Socca, chickpea pancakes, originated in the South of France and have a divine nutty flavor that I adore. This particular combination was inspired a bit by my love of bagels with smoked salmon and cream cheese with lots of salty goodness in the pistachio feta sauce that all of the raw veggie toppings are nestled in. Try it as an easy breakfast, brunch, or lunch. A happy mix of flavors that just happens to be gluten free and more than a little delicious.
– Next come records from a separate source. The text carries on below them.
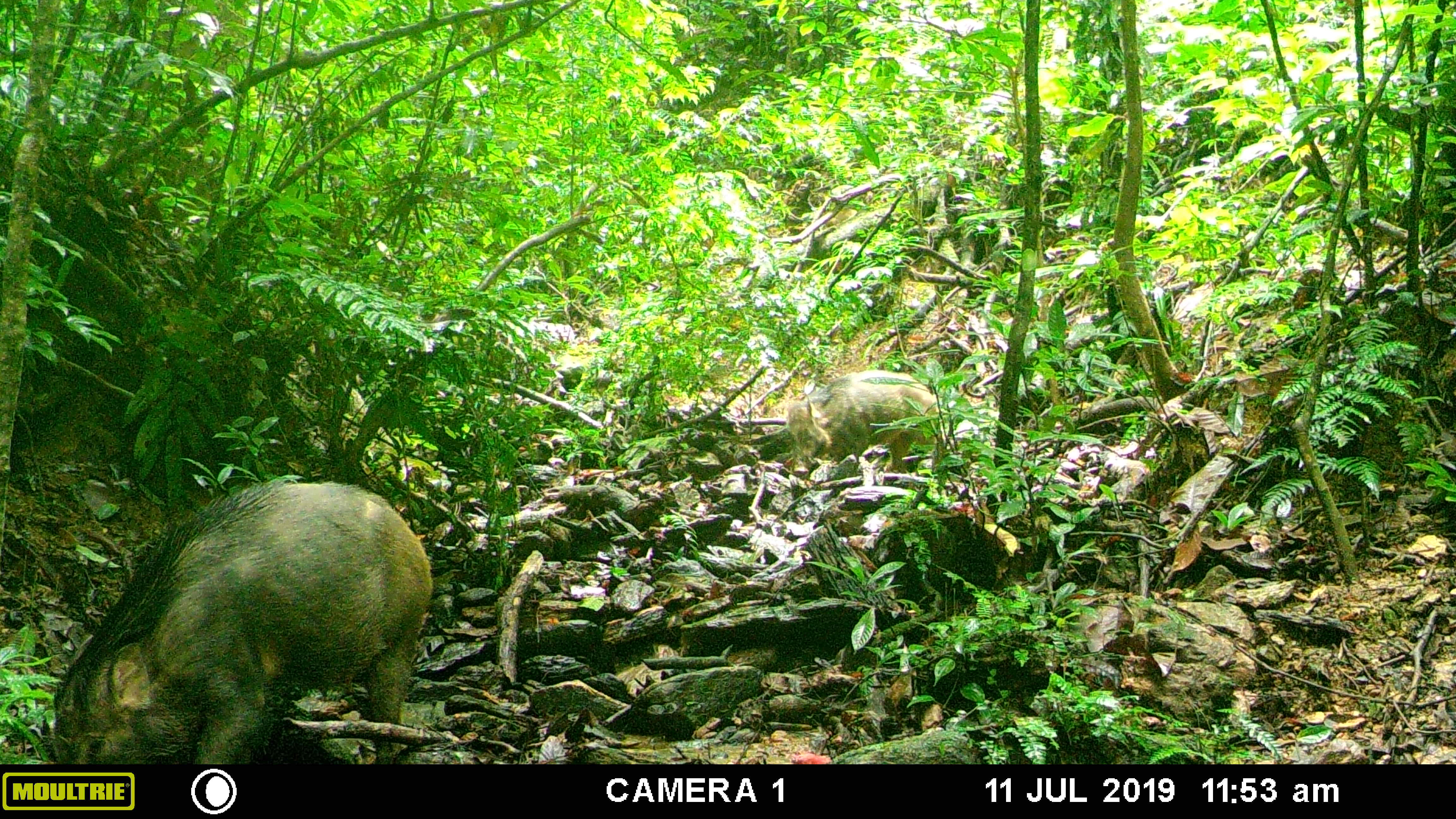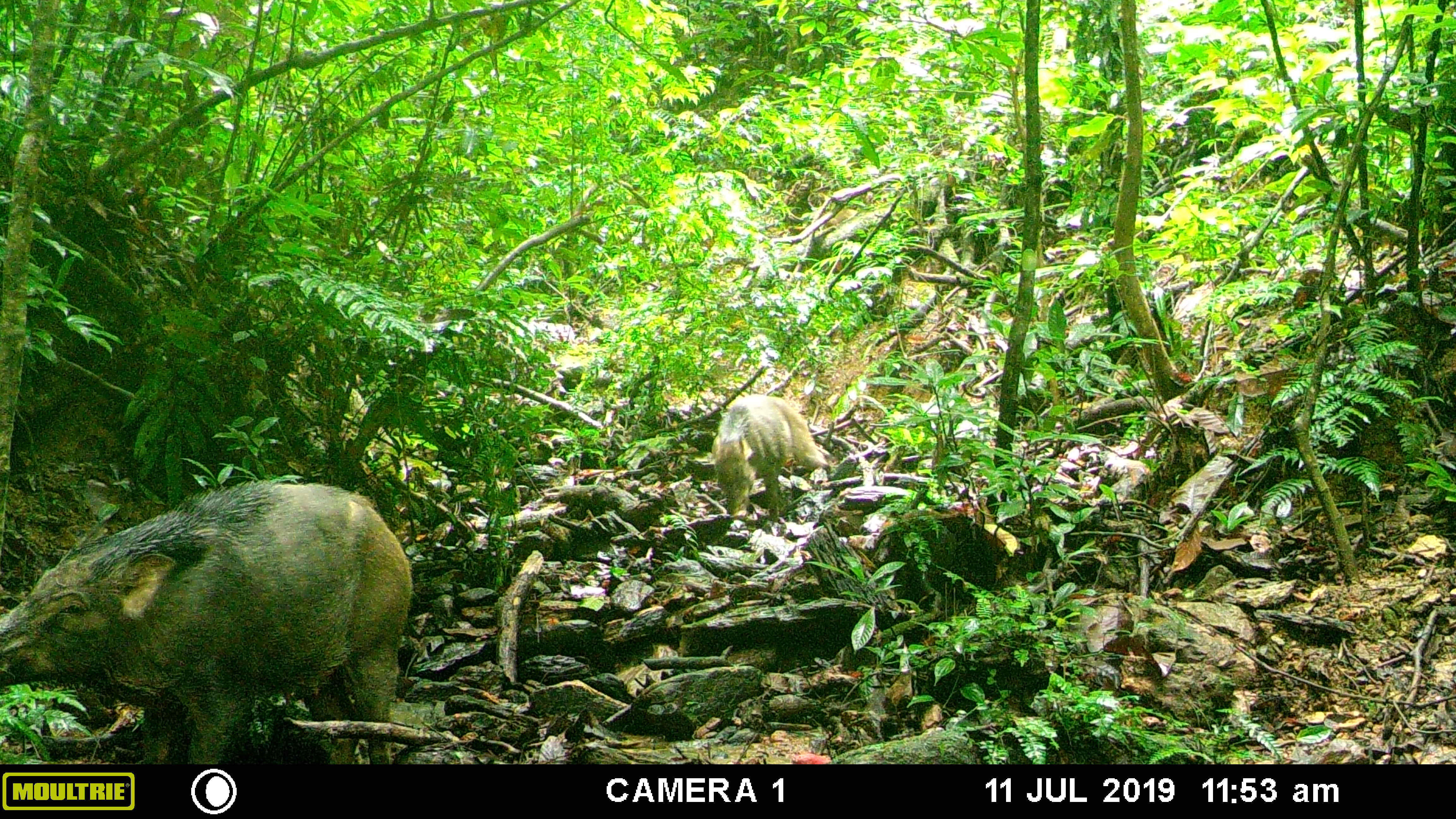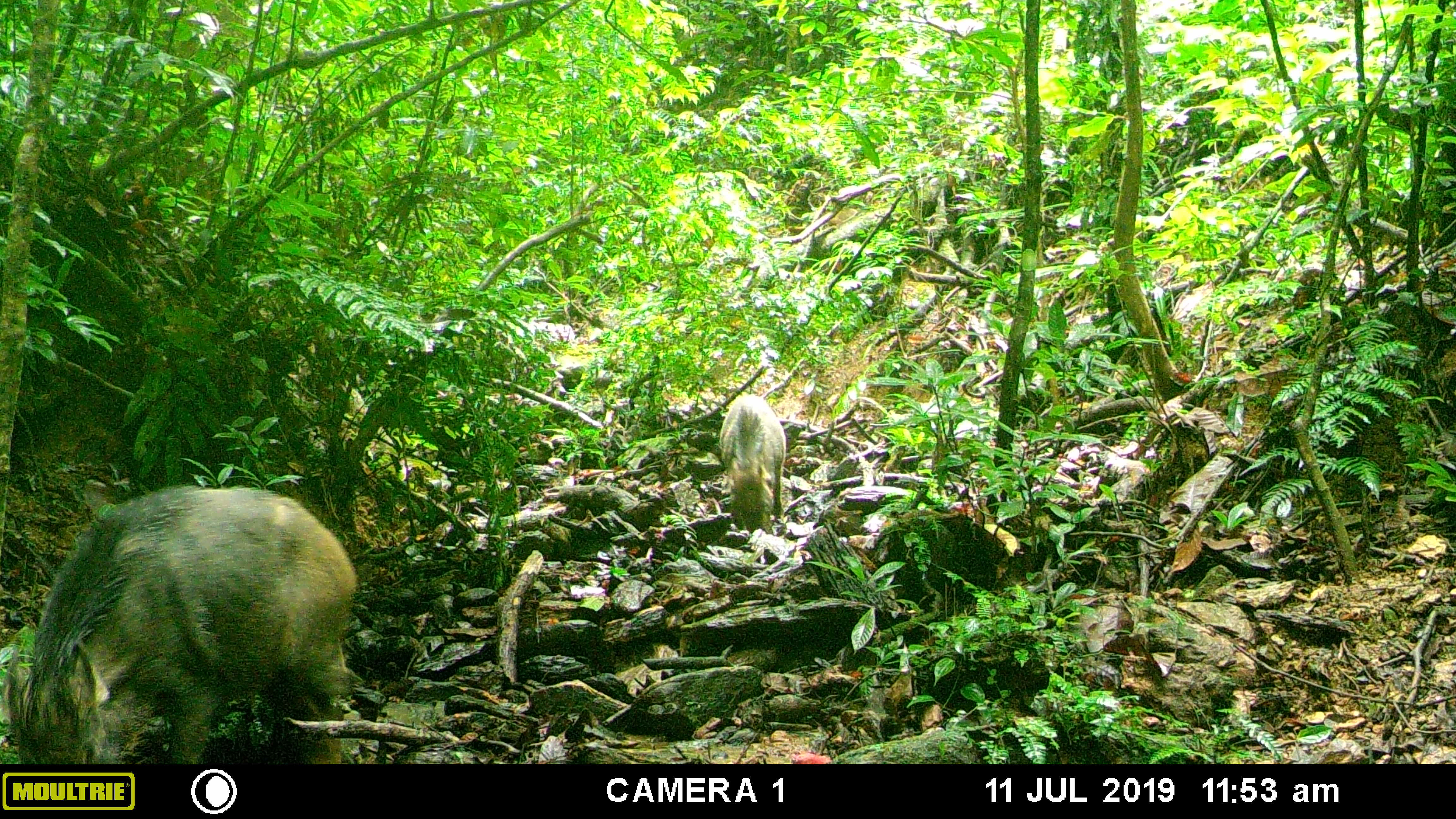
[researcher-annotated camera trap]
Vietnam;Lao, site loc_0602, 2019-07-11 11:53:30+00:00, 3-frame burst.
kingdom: Animalia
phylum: Chordata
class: Mammalia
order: Artiodactyla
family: Suidae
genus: Sus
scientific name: Sus scrofa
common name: eurasian wild pig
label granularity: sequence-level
For the Pistachio Feta Sauce:
210g shelled roasted pistachios
8 tablespoons olive oil
3 cloves garlic
1 bunch cilantro
3 tablespoons dill
1 pound feta cheese
1/2 cup greek yogurt
For the Socca:
295g chickpea flour
1 cup water
1 teaspoon water
1 tablespoon olive oil
Pull it all together:
1/2 cup fresh peas, blanched for 2 minutes if so desired
12 radishes, quartered
12 slices thinly sliced smoked salmon
1 bunch asparagus trimmed and thinly shaved with a vegetable peeler
freshly ground black pepper
microgreens for garnish
lemon wedges to serve
First make the pistachio feta sauce by blending together the pistachios, olive oil, garlic, herbs and feta in a food processor until smooth. Fold in the yogurt. Thin with more olive oil if you’d like so it’s a spreadable consistency.
Now make the socca by whisking everything together until you have a smooth batter. Heat a frying pan and brush lightly with olive oil. Each socca should use about 1/4 cup of the batter - make pancake like discs and cook for 2-3 minutes per side until golden brown.
To serve, spread a bit of the pistachio feta sauce on each socca before layering on the smoked salmon, then top with the fresh vegetables, black pepper, micro greens and offer a lemon wedge on the side.